Bu yerleşim yerlerinde özellikle 18. yüzyılın son yarısında inşa edilen resmi binalar son derece dikkati çekididir. Günümüzde hala yayla göçerli tarafından kullanılan bu binalar, yapılan tahribat ve ilavelere rağmen göz alıcı durumdadırlar. Buradaki eserler, yerli gri renkli ve yumuşak taşlardan inşa edilmişlerdir. Daha çok dini içerikli yapıların bulunduğu yörede, ilk halk okulu, Rodopolis Başpiskoposunun vasıtasıyla 1863 yılında inşa edilmiştir.
YAPILARIN ÖZELLİKLERİ
Bölgede halen irili-ufaklı bir çok kilise bulunmaktadır. Bunlar genellikle 1860-1870 yılları arasında inşa edilmişlerdir. Bugün Doğu Akdeniz Üniversitesi rektörü olan ve Karadeniz Teknik Üniversitesi’nde de 30 yıla yakın görev yapan mimar Prof. Dr. Zafer Ertürk’ün de çalışmalarına göz attığımız zaman bu yapılarak bazı yapısal özellikleri daha iyi gözlemleyebiliyoruz.

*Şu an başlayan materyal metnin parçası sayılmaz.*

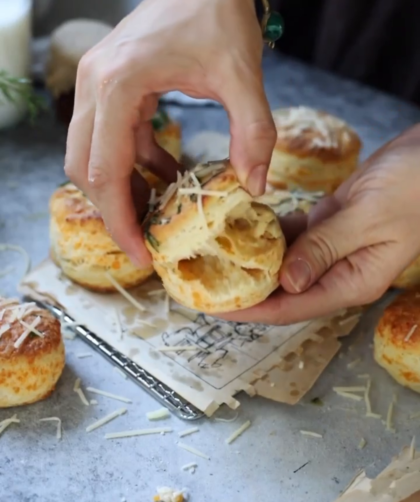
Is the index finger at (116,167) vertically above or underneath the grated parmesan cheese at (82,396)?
above

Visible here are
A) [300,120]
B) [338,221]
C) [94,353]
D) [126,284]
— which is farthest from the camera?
[300,120]

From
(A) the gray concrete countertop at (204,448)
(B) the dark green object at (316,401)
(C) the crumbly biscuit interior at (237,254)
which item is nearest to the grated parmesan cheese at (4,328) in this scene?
(A) the gray concrete countertop at (204,448)

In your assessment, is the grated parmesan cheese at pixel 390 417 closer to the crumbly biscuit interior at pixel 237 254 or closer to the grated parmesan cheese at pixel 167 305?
the crumbly biscuit interior at pixel 237 254

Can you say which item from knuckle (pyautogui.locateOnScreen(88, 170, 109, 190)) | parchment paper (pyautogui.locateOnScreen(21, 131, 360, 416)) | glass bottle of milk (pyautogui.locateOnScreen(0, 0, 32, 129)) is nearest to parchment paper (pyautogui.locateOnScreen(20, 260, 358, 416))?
Answer: parchment paper (pyautogui.locateOnScreen(21, 131, 360, 416))

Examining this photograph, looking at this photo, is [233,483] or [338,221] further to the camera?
[338,221]

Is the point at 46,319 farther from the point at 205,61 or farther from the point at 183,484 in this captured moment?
the point at 205,61

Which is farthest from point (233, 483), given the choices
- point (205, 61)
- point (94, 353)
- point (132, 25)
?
point (132, 25)

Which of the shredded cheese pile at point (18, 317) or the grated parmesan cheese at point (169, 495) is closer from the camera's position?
the grated parmesan cheese at point (169, 495)

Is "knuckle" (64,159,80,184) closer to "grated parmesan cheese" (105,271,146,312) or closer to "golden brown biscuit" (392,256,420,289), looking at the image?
"grated parmesan cheese" (105,271,146,312)
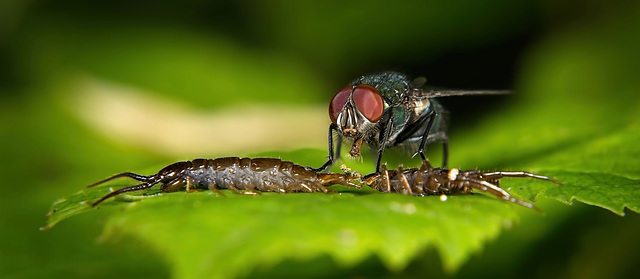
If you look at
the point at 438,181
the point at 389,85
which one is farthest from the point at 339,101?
the point at 438,181

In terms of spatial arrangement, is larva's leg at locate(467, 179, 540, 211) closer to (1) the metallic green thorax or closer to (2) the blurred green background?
(1) the metallic green thorax

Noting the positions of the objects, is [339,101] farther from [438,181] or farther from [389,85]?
[438,181]

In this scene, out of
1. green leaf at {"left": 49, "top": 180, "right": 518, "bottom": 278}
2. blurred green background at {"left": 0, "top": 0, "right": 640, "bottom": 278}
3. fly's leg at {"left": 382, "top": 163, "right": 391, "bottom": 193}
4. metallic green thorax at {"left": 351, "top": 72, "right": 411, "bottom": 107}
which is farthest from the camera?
blurred green background at {"left": 0, "top": 0, "right": 640, "bottom": 278}

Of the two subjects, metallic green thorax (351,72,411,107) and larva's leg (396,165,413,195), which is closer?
larva's leg (396,165,413,195)

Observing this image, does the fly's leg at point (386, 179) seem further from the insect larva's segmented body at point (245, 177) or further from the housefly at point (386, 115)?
the housefly at point (386, 115)

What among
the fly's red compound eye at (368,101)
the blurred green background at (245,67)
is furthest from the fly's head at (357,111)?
the blurred green background at (245,67)

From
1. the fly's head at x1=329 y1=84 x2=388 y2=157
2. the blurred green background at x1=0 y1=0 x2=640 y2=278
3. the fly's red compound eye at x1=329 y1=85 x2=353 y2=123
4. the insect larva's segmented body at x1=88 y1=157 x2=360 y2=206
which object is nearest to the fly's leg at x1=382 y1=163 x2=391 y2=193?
the insect larva's segmented body at x1=88 y1=157 x2=360 y2=206

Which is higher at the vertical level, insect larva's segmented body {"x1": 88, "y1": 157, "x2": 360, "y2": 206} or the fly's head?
the fly's head

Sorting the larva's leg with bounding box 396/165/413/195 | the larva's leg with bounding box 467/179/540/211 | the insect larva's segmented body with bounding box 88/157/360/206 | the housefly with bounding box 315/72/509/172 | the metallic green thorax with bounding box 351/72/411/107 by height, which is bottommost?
the larva's leg with bounding box 467/179/540/211
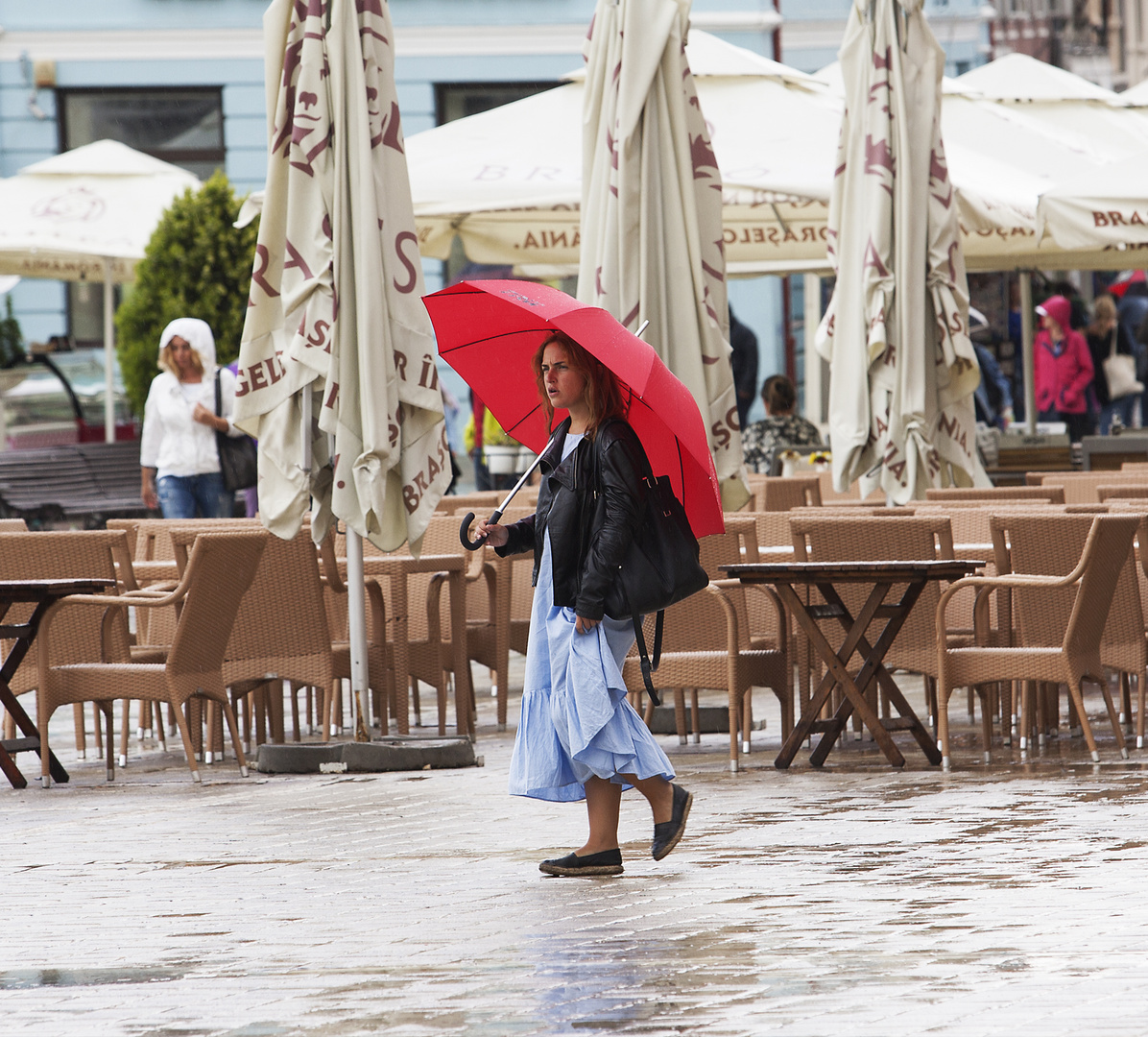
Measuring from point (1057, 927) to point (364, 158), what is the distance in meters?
4.79

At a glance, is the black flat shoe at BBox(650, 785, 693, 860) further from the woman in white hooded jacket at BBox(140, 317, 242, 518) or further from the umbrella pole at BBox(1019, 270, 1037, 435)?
the umbrella pole at BBox(1019, 270, 1037, 435)

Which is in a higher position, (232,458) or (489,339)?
(489,339)

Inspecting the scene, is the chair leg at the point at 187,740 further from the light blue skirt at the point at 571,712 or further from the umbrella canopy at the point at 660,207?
the umbrella canopy at the point at 660,207

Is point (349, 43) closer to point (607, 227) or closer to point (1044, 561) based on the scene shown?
point (607, 227)

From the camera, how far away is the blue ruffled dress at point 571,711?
6.41 metres

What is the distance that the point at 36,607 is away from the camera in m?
8.74

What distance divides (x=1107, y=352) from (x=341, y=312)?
49.8ft

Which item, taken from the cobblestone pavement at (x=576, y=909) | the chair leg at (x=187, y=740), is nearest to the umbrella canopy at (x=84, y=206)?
the chair leg at (x=187, y=740)

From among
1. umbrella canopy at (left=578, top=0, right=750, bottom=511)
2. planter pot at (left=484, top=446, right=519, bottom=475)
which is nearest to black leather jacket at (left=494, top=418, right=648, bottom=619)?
umbrella canopy at (left=578, top=0, right=750, bottom=511)

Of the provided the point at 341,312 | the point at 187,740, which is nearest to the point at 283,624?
the point at 187,740

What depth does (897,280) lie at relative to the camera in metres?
11.4

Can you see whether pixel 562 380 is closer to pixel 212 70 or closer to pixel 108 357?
pixel 108 357

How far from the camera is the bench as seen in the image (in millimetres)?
18922

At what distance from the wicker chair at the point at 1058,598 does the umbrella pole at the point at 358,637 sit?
270 centimetres
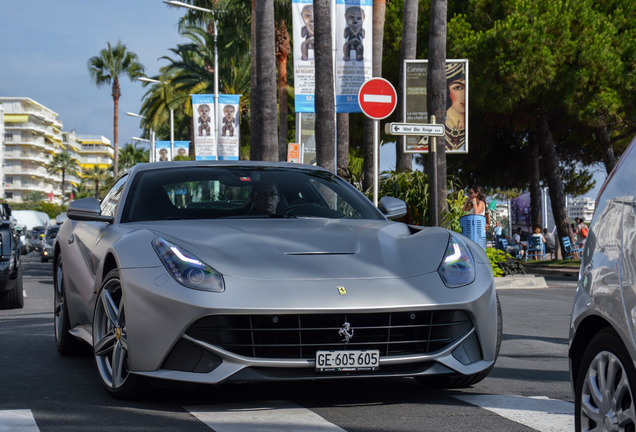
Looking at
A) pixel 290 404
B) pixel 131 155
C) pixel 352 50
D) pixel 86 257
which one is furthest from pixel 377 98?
pixel 131 155

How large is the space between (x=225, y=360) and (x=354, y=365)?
2.10ft

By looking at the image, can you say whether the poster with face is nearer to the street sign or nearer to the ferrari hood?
the street sign

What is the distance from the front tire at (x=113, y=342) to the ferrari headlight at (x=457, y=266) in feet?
5.52

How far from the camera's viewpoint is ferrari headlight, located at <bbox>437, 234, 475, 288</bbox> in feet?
17.1

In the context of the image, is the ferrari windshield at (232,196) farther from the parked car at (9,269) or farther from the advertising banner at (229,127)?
the advertising banner at (229,127)

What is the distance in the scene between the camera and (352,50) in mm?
20719

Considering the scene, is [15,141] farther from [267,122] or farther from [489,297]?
[489,297]

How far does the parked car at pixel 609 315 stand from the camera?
3.30 meters

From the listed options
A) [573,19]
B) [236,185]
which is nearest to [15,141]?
[573,19]

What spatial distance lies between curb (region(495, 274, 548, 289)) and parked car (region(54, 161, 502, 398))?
11.5 m

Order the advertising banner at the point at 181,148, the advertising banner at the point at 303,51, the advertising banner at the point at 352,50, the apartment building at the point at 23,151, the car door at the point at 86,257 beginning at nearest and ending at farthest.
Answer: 1. the car door at the point at 86,257
2. the advertising banner at the point at 352,50
3. the advertising banner at the point at 303,51
4. the advertising banner at the point at 181,148
5. the apartment building at the point at 23,151

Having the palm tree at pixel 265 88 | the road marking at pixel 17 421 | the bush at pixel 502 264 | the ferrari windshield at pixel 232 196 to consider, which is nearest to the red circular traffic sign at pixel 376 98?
the bush at pixel 502 264

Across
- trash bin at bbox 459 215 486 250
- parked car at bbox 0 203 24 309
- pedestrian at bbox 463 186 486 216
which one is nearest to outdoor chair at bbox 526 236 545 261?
pedestrian at bbox 463 186 486 216

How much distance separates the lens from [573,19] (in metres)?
31.3
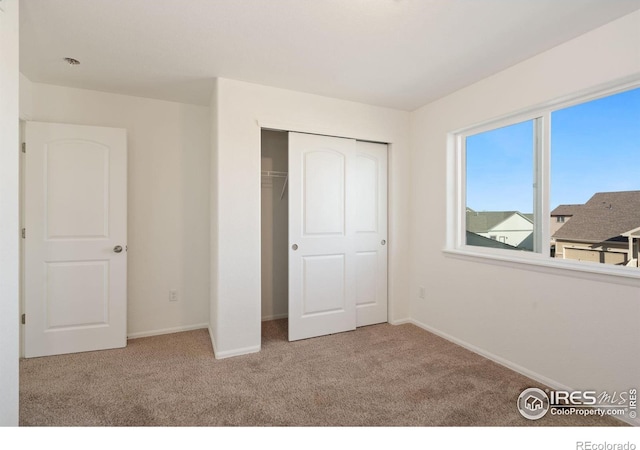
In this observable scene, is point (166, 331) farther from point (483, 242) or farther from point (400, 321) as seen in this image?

3 apsisli ve 3 nefli olmalarıyla plan bakımından birbirlerine benzemektedirler. Yerel özellikler yanında en göze çarpıcılıkları bazilika planı oluşlarıdır. Apsisler ise çok sığ olup, kiliseler içinde dorik kaideli sütunlar göze çarpmaktadır.
KİLİSELER
Santa’da yer alan kiliseler, Piştofli, İhsanlı, Binatla, Çingallı, Goballı, Terzili, Zurnacılı gibi kısımları dağıtılmıştır. Bu kiliselerin yanında küçük ev kilisecikleri de vardı. Kiliselerin büyüklüğü ve sayıları mahallelerin nüfusu ile orantılıdır. Sn. Christopher, St. Theodore, St. Kynake ve Binatlı Kutsal Elas Kiliseleri en dikkati çekici olanlardır.
17-18’inci yüzyıllarda nüfus yoğunlaşmasının tespit edildiği Santa’ta, 19. yüzyıl en parlak dönemi oluşturmuştur. Yörede derebeyi egemenliğinin olduğu bir dönemde Santa, doğal konumu ile bağımsız ve korunaklı bir sığınak olarak Hrıstiyan toplumunun varlığını sürdürmesine elvermiştir. Santa’da tarım ve hayvancılığın yanı sıra, çevrede var olan kurşun ve demir gibi maden ocakları da işletilmiş, hatta demircilik önemli bir zenaat kolu haline gelmiştir.
Santa’da ilk yapıldığı gündeki orijinal durumunu koruyarak günümüze kadar ulaşmış ev sayısı hemen hemen yok gibidir. Zaman içinde kullanıcıları tarafından tahrip edilerek özellikle iç mekanları tamamen değiştirilen taş yapıların tarihi özellikleri neredeyse tamamen ortadan kaldırılmış gibidir.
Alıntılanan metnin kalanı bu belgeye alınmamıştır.